• **WORK REQUIRED**:
Please quote the listing below word for word, leaving out the pictures.
====================
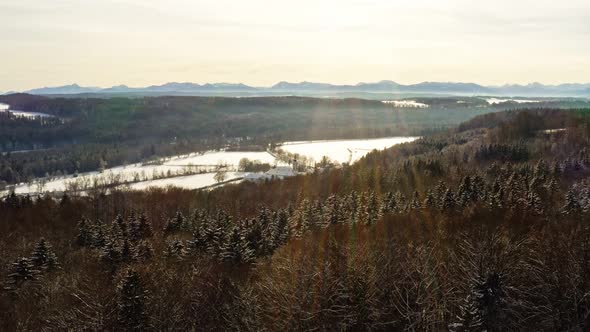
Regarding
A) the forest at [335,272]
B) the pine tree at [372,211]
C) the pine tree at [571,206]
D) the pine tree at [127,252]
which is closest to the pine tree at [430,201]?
the forest at [335,272]

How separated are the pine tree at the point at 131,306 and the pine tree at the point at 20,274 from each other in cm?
1434

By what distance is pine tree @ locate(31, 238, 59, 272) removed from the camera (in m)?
38.3

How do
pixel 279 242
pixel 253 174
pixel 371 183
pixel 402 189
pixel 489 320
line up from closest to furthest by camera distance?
1. pixel 489 320
2. pixel 279 242
3. pixel 402 189
4. pixel 371 183
5. pixel 253 174

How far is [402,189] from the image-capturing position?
277 feet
====================
• **THE REPLY**:
Regarding
A) the forest at [335,272]
B) the pine tree at [372,211]
C) the pine tree at [571,206]
D) the pine tree at [127,252]
which is closest to the pine tree at [430,201]?
the forest at [335,272]

How separated are the pine tree at the point at 131,306 and the pine tree at the point at 20,274 from each other in cm?
1434

By what distance is pine tree @ locate(31, 238, 59, 272) removed from the camera (in m)?
38.3

How do
pixel 279 242
pixel 253 174
pixel 371 183
pixel 402 189
pixel 489 320
line up from closest to furthest by camera distance?
1. pixel 489 320
2. pixel 279 242
3. pixel 402 189
4. pixel 371 183
5. pixel 253 174

How far is [402,189] from the image-capturing position?
277 feet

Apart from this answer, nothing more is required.